WHAT TO WORK ON:
Reproduce the following lines verbatim, with no changes.

(Data listing)
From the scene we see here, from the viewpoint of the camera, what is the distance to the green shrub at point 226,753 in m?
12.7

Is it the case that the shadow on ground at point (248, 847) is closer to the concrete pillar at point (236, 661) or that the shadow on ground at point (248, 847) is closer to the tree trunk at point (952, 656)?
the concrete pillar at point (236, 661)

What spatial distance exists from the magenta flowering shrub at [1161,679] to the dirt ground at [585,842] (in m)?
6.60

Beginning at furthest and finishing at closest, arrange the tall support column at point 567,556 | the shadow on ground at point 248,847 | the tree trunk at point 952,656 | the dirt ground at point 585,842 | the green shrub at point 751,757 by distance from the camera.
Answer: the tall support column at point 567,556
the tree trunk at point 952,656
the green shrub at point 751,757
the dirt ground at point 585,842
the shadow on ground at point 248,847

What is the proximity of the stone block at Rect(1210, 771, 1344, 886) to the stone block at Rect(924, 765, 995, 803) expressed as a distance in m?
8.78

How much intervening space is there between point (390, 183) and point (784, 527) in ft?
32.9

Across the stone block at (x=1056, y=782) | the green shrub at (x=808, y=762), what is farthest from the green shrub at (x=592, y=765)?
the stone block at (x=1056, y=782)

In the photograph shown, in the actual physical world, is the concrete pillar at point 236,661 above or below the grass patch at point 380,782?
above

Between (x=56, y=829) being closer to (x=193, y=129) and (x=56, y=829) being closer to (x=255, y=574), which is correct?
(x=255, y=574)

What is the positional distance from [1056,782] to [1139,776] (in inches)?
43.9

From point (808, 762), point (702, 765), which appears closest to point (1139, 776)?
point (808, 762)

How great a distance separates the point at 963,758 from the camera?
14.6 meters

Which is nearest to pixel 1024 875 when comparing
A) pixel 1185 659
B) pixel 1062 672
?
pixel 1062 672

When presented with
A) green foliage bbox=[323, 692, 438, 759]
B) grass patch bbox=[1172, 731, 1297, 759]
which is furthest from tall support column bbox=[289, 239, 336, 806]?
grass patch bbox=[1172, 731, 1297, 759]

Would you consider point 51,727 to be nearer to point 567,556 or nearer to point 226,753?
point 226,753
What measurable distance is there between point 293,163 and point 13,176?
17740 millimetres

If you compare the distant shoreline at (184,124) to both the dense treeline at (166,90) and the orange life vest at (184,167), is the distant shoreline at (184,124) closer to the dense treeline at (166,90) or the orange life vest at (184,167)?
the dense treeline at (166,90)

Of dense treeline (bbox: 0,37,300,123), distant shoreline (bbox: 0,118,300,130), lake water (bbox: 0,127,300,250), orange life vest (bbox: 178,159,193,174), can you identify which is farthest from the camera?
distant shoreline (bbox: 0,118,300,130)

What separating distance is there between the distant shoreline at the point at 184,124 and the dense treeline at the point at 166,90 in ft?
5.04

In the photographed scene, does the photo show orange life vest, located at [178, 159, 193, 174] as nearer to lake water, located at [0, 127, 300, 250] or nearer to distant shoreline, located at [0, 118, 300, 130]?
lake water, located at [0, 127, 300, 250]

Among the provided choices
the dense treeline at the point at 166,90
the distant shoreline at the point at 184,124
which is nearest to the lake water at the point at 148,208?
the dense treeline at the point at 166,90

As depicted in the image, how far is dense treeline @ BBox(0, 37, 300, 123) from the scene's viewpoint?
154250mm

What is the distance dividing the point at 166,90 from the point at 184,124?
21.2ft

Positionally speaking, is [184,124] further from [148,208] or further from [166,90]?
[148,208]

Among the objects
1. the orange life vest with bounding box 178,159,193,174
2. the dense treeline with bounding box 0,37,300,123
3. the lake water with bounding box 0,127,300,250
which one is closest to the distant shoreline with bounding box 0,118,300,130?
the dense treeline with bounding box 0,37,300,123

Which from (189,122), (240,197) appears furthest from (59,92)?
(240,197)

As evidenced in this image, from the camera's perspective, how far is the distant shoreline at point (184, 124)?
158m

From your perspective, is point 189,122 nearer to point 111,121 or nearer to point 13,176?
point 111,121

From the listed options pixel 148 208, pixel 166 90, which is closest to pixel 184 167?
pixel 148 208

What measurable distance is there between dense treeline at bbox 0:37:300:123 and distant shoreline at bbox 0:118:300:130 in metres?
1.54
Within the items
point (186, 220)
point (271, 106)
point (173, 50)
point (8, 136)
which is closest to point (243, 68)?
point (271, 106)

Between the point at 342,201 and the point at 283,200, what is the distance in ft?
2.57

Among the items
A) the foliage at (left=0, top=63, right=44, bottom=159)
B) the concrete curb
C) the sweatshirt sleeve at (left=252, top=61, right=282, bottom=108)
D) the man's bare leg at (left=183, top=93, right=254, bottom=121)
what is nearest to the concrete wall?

WORKED SOLUTION:
From the scene we see here, from the viewpoint of the camera, what is the distance to the green shrub at point 226,753 in m?
12.7

Is it the case that the shadow on ground at point (248, 847) is closer to the concrete pillar at point (236, 661) or that the shadow on ground at point (248, 847) is closer to the tree trunk at point (952, 656)?
the concrete pillar at point (236, 661)

What spatial distance exists from the magenta flowering shrub at [1161,679] to the dirt ground at [585,842] (in m)?
6.60

Beginning at furthest and finishing at closest, arrange the tall support column at point 567,556 | the shadow on ground at point 248,847 | the tree trunk at point 952,656 | the dirt ground at point 585,842 | the green shrub at point 751,757 by distance from the camera.
Answer: the tall support column at point 567,556
the tree trunk at point 952,656
the green shrub at point 751,757
the dirt ground at point 585,842
the shadow on ground at point 248,847

What is the proximity of the stone block at Rect(1210, 771, 1344, 886) to the stone block at Rect(924, 765, 995, 803) expressed as a distance in m?
8.78

How much intervening space is there between point (390, 183) and point (784, 527) in ft?
32.9

Across the stone block at (x=1056, y=782) | the green shrub at (x=808, y=762), what is farthest from the green shrub at (x=592, y=765)?
the stone block at (x=1056, y=782)

In the photograph shown, in the actual physical world, is the concrete pillar at point 236,661 above or below the grass patch at point 380,782?
above

Between (x=56, y=829) being closer to (x=193, y=129) and (x=56, y=829) being closer to (x=255, y=574), which is correct?
(x=255, y=574)

What is the positional distance from [1056,782] to [1139,776] (in inches)?
43.9

From point (808, 762), point (702, 765), which appears closest to point (1139, 776)?
point (808, 762)

How great a distance separates the point at 963,758 from the camera?
14.6 meters

Which is nearest to pixel 1024 875 when comparing
A) pixel 1185 659
B) pixel 1062 672
?
pixel 1062 672

When presented with
A) green foliage bbox=[323, 692, 438, 759]
B) grass patch bbox=[1172, 731, 1297, 759]
which is furthest from tall support column bbox=[289, 239, 336, 806]?
grass patch bbox=[1172, 731, 1297, 759]

Would you consider point 51,727 to be nearer to point 567,556 or nearer to point 226,753?
point 226,753
What measurable distance is there between point 293,163 and point 13,176?
17740 millimetres

If you compare the distant shoreline at (184,124) to both the dense treeline at (166,90) and the orange life vest at (184,167), is the distant shoreline at (184,124) closer to the dense treeline at (166,90) or the orange life vest at (184,167)?
the dense treeline at (166,90)

Of dense treeline (bbox: 0,37,300,123), distant shoreline (bbox: 0,118,300,130), lake water (bbox: 0,127,300,250), orange life vest (bbox: 178,159,193,174), can you identify which is farthest from the camera?
distant shoreline (bbox: 0,118,300,130)

What separating distance is there between the distant shoreline at the point at 184,124 and the dense treeline at the point at 166,90 in ft?
5.04

In the photographed scene, does the photo show orange life vest, located at [178, 159, 193, 174] as nearer to lake water, located at [0, 127, 300, 250] or nearer to distant shoreline, located at [0, 118, 300, 130]?
lake water, located at [0, 127, 300, 250]

Among the provided choices
the dense treeline at the point at 166,90
the distant shoreline at the point at 184,124
which is nearest to the lake water at the point at 148,208?
the dense treeline at the point at 166,90

As depicted in the image, how far is dense treeline @ BBox(0, 37, 300, 123) from the scene's viewpoint?
154250mm

What is the distance dividing the point at 166,90 from the point at 184,124?
21.2ft

Positionally speaking, is [184,124] further from [148,208] or further from [166,90]?
[148,208]

Among the objects
1. the orange life vest with bounding box 178,159,193,174
2. the dense treeline with bounding box 0,37,300,123
3. the lake water with bounding box 0,127,300,250
which one is closest to the distant shoreline with bounding box 0,118,300,130?
the dense treeline with bounding box 0,37,300,123

Which from (189,122), (240,197) appears furthest from (59,92)?
(240,197)

As evidenced in this image, from the camera's perspective, how far is the distant shoreline at point (184, 124)?
158m

From your perspective, is point 189,122 nearer to point 111,121 or nearer to point 13,176?
point 111,121

From the listed options pixel 148 208, pixel 166 90, which is closest to pixel 184 167?
pixel 148 208

What measurable distance is there between dense treeline at bbox 0:37:300:123 and distant shoreline at bbox 0:118:300:130 in metres?
1.54
Within the items
point (186, 220)
point (271, 106)
point (173, 50)
point (8, 136)
which is closest to point (243, 68)?
point (271, 106)

Between the point at 342,201 and the point at 283,200, what is the distance in ft?
2.57

Among the items
A) the foliage at (left=0, top=63, right=44, bottom=159)
B) the concrete curb
C) the sweatshirt sleeve at (left=252, top=61, right=282, bottom=108)
D) the man's bare leg at (left=183, top=93, right=254, bottom=121)
what is nearest to the concrete wall?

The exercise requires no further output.